When you submit your evaluation function, it will run a "depth test". This test uses a few preselected boards to run your evaluation function on (using my alpha-beta minimax solutions). It runs them in increasing depth until the average time exceeds a certain time limit. The maximum depth before it exceeds the time limit is the depth to which your evaluation function will always be run in the tournament.
The time limit is 10 seconds of CPU time (including garbage collection time). FYI, the first example evaluation function was able to run to depth 8 within this time.
You can submit an evaluation function as many times as you want to this web tester. There are no late penalties associated with this problem --- only a hard deadline (as explained at the top of the page).
This oracle will run your evaluation function on my alpha-beta minimax solutions and print out a transcript of the run. This may be useful for developing your evaluation function. If you want to know why your evaluation function made a certain move, you can put the game state into this oracle and get the transcript from the alpha-beta minimax search.
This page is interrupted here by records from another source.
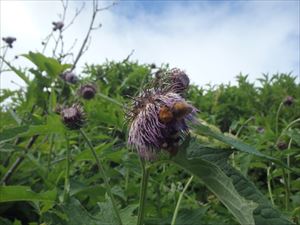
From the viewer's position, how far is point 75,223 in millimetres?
1458

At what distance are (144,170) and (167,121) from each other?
14 centimetres

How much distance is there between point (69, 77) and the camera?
125 inches

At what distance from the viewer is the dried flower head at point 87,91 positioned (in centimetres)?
286

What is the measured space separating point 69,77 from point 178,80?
1.92 m

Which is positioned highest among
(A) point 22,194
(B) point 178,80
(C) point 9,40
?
(C) point 9,40

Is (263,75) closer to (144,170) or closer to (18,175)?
(18,175)

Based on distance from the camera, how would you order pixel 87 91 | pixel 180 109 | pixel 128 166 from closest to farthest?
pixel 180 109, pixel 128 166, pixel 87 91

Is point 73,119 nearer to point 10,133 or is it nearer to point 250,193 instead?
point 10,133

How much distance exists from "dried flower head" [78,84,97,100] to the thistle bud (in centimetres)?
153

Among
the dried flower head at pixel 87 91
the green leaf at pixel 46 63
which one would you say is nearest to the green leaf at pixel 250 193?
the green leaf at pixel 46 63

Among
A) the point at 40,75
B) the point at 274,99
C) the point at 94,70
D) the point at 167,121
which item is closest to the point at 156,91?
the point at 167,121

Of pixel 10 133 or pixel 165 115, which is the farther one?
pixel 10 133

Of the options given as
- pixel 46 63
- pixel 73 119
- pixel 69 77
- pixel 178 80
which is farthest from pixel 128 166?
pixel 69 77

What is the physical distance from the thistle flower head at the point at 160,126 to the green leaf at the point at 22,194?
522 mm
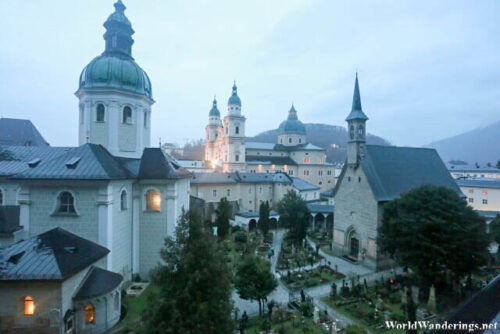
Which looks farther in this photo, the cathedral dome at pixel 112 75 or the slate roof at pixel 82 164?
the cathedral dome at pixel 112 75

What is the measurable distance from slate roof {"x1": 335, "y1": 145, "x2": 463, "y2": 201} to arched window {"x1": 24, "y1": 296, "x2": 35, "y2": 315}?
73.9 feet

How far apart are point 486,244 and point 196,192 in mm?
34098

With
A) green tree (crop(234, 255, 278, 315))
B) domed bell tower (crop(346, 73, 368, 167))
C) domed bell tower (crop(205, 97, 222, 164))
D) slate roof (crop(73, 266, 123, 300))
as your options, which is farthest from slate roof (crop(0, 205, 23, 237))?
domed bell tower (crop(205, 97, 222, 164))

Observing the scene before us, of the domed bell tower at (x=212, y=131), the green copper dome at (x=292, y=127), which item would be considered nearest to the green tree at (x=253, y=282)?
the domed bell tower at (x=212, y=131)

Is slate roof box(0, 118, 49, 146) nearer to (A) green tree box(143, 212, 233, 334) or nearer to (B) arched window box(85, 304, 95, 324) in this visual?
(B) arched window box(85, 304, 95, 324)

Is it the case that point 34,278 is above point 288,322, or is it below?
above

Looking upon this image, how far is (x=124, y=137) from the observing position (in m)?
19.2

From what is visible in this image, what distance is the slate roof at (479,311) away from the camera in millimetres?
8594

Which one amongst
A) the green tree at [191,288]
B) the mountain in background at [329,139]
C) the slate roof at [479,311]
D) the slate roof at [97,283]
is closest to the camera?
the green tree at [191,288]

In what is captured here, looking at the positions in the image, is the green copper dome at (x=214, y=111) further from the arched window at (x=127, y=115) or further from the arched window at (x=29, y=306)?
the arched window at (x=29, y=306)

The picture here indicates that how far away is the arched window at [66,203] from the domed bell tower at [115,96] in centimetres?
430

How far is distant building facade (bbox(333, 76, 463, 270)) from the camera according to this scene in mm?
22750

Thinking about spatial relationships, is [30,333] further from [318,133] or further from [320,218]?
[318,133]

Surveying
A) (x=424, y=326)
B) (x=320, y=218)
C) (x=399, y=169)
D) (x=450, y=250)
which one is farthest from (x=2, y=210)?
(x=320, y=218)
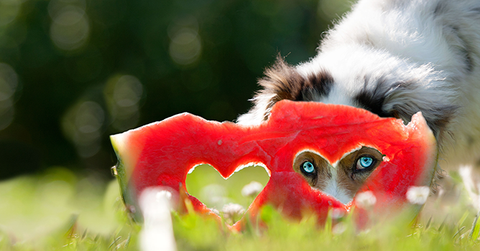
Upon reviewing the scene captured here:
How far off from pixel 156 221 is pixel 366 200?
69 cm

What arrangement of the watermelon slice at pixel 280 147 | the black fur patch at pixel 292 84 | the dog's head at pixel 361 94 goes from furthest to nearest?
the black fur patch at pixel 292 84 < the dog's head at pixel 361 94 < the watermelon slice at pixel 280 147

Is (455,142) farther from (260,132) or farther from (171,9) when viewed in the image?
(171,9)

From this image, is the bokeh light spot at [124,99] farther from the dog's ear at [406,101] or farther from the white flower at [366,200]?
the white flower at [366,200]

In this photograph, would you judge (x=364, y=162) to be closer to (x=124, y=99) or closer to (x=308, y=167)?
(x=308, y=167)

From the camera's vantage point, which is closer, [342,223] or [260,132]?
[342,223]

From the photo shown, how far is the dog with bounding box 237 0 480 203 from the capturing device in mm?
1918

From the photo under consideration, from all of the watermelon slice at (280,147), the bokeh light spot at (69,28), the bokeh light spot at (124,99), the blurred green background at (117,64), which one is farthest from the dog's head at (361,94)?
the bokeh light spot at (69,28)

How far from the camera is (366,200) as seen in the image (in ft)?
4.67

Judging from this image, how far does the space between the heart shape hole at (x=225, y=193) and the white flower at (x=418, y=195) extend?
658 millimetres

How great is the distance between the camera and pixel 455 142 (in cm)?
230

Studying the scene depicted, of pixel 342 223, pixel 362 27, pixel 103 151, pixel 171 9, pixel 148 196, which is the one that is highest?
pixel 171 9

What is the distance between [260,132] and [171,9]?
15.9 ft

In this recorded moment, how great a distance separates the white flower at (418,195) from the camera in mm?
1407

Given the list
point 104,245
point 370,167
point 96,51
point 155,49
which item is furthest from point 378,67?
point 96,51
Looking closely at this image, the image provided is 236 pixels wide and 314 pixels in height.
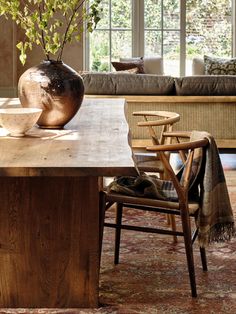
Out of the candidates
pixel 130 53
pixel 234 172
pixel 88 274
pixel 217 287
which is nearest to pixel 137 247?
pixel 217 287

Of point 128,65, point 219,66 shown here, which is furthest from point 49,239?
point 219,66

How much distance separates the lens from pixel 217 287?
3.69 m

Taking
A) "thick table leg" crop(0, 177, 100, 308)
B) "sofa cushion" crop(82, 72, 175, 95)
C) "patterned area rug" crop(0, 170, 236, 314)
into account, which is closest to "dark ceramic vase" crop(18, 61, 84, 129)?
"thick table leg" crop(0, 177, 100, 308)

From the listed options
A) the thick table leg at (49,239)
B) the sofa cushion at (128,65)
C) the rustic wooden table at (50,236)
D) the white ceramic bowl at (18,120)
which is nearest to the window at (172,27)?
the sofa cushion at (128,65)

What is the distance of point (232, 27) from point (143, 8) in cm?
138

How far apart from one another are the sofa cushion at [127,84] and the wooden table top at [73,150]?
254 cm

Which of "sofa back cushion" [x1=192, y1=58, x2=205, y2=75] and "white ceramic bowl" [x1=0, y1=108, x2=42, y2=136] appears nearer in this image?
"white ceramic bowl" [x1=0, y1=108, x2=42, y2=136]

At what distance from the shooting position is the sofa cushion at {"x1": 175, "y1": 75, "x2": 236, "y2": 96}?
6941mm

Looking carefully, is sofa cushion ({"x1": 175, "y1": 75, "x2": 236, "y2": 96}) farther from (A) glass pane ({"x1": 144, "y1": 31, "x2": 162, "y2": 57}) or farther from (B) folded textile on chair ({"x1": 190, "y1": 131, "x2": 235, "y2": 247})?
(A) glass pane ({"x1": 144, "y1": 31, "x2": 162, "y2": 57})

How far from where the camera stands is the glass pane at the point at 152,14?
11.8 metres

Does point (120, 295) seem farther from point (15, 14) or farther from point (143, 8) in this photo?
point (143, 8)

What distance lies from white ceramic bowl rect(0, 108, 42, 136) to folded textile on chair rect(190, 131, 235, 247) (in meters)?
0.79

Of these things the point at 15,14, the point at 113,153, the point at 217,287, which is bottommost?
the point at 217,287

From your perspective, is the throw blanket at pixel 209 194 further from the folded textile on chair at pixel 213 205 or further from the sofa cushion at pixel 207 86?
the sofa cushion at pixel 207 86
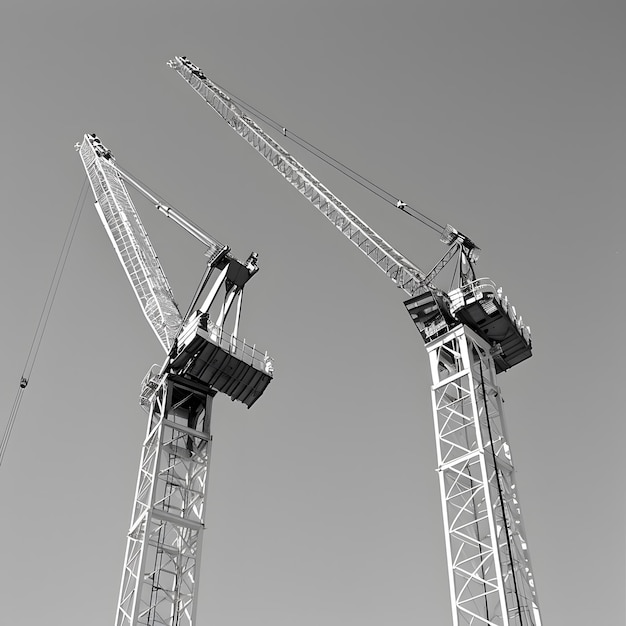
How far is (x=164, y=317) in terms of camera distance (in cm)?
5684

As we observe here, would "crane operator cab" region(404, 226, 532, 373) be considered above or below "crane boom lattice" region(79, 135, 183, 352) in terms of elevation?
below

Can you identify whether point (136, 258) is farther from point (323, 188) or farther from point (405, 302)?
point (405, 302)

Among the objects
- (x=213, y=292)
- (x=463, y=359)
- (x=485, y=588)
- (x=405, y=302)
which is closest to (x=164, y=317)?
(x=213, y=292)

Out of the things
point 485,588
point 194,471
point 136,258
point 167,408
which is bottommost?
point 485,588

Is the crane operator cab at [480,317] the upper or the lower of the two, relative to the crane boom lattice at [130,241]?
lower

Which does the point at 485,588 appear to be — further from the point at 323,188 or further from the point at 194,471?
the point at 323,188

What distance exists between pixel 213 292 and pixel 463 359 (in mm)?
18389

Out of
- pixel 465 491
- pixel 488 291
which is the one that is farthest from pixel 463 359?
pixel 465 491

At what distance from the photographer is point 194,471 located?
4872cm

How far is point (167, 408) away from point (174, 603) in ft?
38.6

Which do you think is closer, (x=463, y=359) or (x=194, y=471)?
(x=463, y=359)

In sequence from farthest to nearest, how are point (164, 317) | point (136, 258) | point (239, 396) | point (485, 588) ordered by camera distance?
point (136, 258), point (164, 317), point (239, 396), point (485, 588)

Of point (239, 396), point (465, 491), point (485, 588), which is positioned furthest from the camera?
point (239, 396)

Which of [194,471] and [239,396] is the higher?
[239,396]
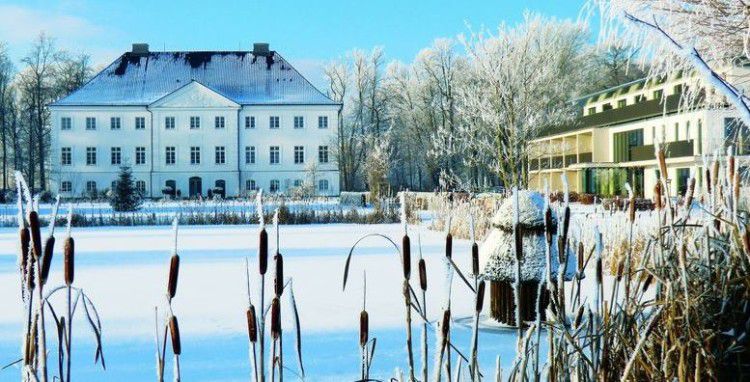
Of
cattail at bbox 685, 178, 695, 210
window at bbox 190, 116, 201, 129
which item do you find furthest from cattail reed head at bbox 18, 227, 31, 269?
window at bbox 190, 116, 201, 129

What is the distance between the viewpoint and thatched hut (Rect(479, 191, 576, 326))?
477 cm

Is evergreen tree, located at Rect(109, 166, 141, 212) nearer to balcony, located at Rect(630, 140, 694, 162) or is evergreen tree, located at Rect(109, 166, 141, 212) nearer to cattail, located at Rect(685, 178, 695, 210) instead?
balcony, located at Rect(630, 140, 694, 162)

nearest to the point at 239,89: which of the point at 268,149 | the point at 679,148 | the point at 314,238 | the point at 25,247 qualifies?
the point at 268,149

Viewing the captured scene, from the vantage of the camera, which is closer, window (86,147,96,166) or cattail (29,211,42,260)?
cattail (29,211,42,260)

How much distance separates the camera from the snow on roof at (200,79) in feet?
158

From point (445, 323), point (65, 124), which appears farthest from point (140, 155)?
point (445, 323)

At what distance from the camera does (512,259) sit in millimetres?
4777

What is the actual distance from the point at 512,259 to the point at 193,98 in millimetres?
44050

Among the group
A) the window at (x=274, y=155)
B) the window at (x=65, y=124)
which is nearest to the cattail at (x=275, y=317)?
the window at (x=274, y=155)

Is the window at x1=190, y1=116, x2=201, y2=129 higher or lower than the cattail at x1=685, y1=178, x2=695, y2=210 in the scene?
higher

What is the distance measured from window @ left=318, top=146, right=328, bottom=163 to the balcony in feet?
63.6

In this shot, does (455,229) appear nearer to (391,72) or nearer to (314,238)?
(314,238)

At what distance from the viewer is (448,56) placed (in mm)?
→ 50031

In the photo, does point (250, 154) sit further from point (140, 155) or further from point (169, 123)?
point (140, 155)
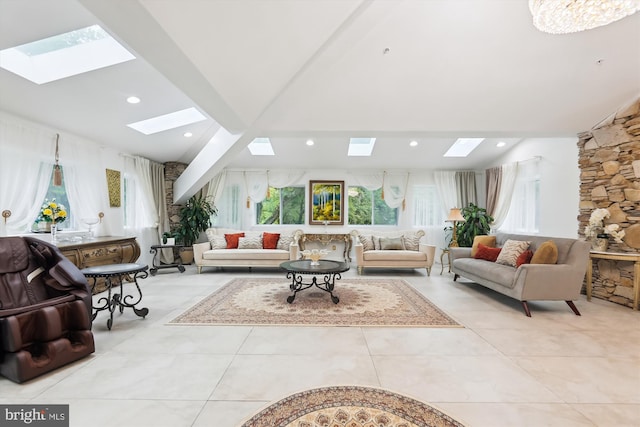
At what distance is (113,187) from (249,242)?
2.66 metres

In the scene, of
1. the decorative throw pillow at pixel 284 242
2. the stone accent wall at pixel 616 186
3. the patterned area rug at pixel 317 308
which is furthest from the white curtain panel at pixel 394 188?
the stone accent wall at pixel 616 186

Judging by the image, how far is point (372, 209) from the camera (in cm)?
779

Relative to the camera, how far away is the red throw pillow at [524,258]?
4051mm

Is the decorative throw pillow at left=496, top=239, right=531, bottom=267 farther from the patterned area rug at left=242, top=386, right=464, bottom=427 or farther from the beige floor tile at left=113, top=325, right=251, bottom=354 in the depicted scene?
the beige floor tile at left=113, top=325, right=251, bottom=354

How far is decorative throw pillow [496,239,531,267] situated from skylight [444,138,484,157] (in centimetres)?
284

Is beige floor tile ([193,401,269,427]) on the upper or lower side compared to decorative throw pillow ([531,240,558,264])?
lower

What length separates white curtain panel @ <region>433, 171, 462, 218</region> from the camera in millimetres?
7562

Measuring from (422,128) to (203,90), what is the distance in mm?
3083

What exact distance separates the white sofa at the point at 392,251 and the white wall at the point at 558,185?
2107mm

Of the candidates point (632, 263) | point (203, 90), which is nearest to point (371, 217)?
point (632, 263)

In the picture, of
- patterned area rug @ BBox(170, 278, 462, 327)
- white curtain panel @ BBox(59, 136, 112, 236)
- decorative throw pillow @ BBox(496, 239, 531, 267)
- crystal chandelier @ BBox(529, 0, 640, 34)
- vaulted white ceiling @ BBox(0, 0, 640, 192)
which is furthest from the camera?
white curtain panel @ BBox(59, 136, 112, 236)

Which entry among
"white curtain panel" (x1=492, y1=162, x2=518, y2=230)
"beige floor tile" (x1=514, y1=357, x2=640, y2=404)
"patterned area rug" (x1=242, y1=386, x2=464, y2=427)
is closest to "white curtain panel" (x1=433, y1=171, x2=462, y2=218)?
"white curtain panel" (x1=492, y1=162, x2=518, y2=230)

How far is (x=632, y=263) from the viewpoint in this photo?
397 cm

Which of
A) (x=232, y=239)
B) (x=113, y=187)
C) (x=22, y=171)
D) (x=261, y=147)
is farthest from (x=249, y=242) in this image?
(x=22, y=171)
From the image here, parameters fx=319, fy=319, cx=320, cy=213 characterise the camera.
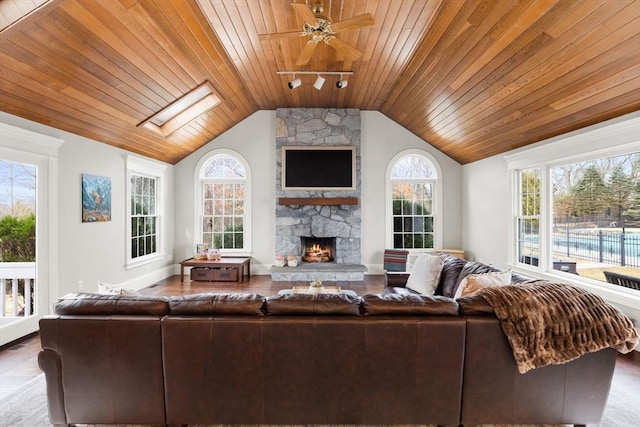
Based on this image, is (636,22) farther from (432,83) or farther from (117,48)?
(117,48)

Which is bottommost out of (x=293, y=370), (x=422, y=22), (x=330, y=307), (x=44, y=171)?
(x=293, y=370)

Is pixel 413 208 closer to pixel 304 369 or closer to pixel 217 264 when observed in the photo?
pixel 217 264

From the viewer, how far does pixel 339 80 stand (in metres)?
4.93

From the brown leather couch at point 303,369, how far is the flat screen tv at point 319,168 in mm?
4635

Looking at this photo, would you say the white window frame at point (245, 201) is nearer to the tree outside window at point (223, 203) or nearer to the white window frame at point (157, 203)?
the tree outside window at point (223, 203)

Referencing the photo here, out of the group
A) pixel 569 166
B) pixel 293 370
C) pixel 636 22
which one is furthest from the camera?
pixel 569 166

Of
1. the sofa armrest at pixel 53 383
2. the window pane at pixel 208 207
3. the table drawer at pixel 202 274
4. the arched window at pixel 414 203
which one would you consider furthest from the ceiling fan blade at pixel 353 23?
the window pane at pixel 208 207

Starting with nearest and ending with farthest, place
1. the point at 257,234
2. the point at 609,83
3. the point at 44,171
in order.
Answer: the point at 609,83 < the point at 44,171 < the point at 257,234

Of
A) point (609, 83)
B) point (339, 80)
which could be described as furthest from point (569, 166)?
point (339, 80)

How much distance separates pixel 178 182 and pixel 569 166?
668 cm

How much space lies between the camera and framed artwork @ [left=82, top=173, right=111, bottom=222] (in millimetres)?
4285

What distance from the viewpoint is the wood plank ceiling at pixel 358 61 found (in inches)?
102

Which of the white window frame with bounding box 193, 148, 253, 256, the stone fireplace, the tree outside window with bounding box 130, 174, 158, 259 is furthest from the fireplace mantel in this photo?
the tree outside window with bounding box 130, 174, 158, 259

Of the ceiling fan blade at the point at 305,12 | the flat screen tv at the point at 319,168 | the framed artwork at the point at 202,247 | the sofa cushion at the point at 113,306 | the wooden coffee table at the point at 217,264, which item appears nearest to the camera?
the sofa cushion at the point at 113,306
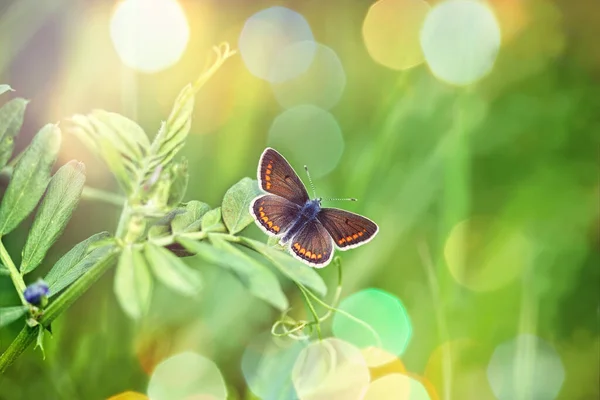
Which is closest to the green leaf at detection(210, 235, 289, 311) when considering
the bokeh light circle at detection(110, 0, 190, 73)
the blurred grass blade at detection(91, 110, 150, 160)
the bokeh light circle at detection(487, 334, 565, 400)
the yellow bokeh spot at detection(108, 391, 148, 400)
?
the blurred grass blade at detection(91, 110, 150, 160)

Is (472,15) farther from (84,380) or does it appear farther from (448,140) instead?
(84,380)

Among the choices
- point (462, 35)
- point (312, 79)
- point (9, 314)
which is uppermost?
point (462, 35)

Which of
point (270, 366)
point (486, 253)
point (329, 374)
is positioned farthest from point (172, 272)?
point (486, 253)

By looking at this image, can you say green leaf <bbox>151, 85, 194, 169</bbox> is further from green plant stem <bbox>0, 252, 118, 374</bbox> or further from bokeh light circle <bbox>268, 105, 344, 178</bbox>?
bokeh light circle <bbox>268, 105, 344, 178</bbox>

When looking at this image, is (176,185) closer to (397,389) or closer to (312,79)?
(397,389)

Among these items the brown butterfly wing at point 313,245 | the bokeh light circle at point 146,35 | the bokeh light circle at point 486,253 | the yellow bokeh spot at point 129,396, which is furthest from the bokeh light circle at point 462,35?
the brown butterfly wing at point 313,245

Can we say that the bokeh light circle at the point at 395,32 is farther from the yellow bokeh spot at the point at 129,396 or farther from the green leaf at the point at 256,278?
the green leaf at the point at 256,278
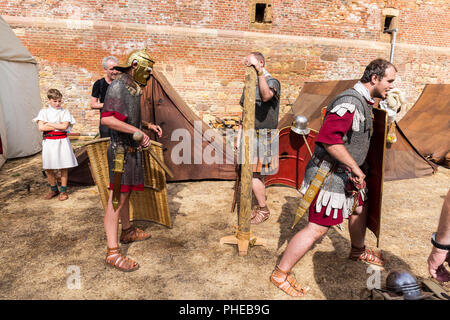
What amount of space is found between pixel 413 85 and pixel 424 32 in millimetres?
1834

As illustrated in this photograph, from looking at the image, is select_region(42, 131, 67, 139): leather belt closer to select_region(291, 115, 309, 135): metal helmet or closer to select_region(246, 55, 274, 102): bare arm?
select_region(246, 55, 274, 102): bare arm

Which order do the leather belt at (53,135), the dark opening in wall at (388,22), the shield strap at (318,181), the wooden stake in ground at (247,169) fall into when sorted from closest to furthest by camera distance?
the shield strap at (318,181) → the wooden stake in ground at (247,169) → the leather belt at (53,135) → the dark opening in wall at (388,22)

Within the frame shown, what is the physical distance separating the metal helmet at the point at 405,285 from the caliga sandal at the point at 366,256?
163 centimetres

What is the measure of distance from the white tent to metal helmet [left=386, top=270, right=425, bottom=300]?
267 inches

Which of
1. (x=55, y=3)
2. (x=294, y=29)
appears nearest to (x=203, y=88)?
(x=294, y=29)

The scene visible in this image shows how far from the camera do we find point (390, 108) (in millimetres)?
4352

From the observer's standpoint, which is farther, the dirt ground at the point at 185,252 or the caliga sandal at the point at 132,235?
the caliga sandal at the point at 132,235

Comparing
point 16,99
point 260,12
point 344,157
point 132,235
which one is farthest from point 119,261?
point 260,12

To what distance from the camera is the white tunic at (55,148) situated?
4.04 m

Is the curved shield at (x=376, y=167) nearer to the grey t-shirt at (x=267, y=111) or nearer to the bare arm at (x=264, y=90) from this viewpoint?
the bare arm at (x=264, y=90)

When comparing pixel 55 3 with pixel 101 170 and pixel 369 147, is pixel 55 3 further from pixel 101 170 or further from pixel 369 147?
pixel 369 147

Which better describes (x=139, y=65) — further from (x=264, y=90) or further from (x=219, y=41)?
(x=219, y=41)

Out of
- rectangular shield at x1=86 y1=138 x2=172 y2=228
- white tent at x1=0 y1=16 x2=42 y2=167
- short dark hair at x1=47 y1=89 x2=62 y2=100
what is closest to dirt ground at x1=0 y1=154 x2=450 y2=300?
rectangular shield at x1=86 y1=138 x2=172 y2=228

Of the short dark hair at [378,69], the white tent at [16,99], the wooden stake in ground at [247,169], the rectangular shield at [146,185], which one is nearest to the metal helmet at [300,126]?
the wooden stake in ground at [247,169]
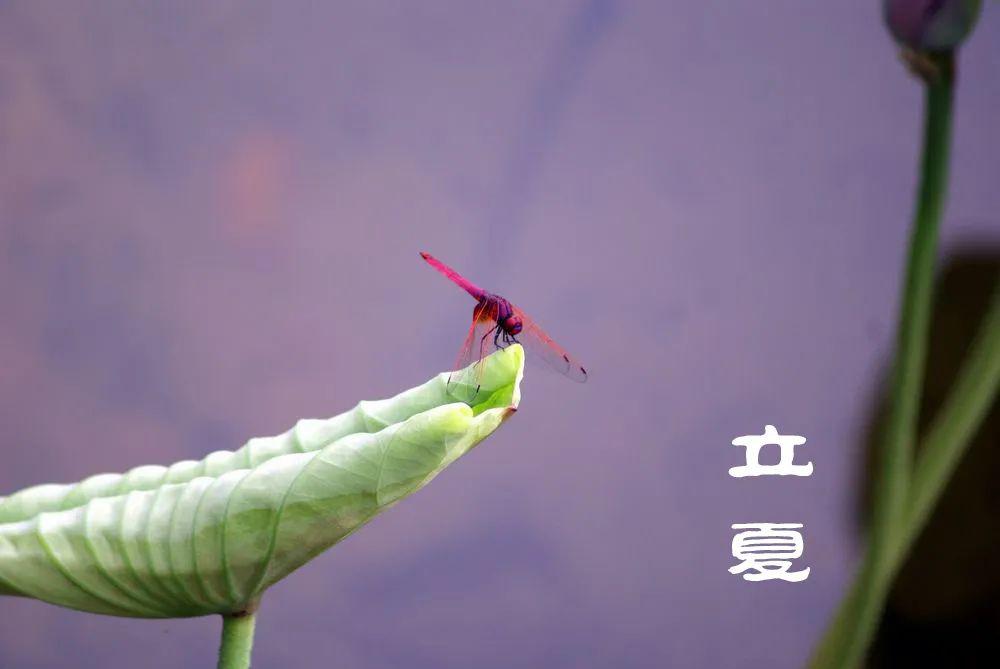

Unless one of the players uses some random element in their evaluation function, a match between two players will always come out the same, so it doesn't make sense to request a match with the same version of another students' player.
The standings are reset when you upload a new evaluation function. By the way, it is possible to manipulate the standings by requesting lots of matches against weaker players. I suggest to everyone that we not start down this path... This is part of the reason that the actual Connect 4 tournament (for grading purposes) will be run offline after the final deadline for sumbitting an evaluation function.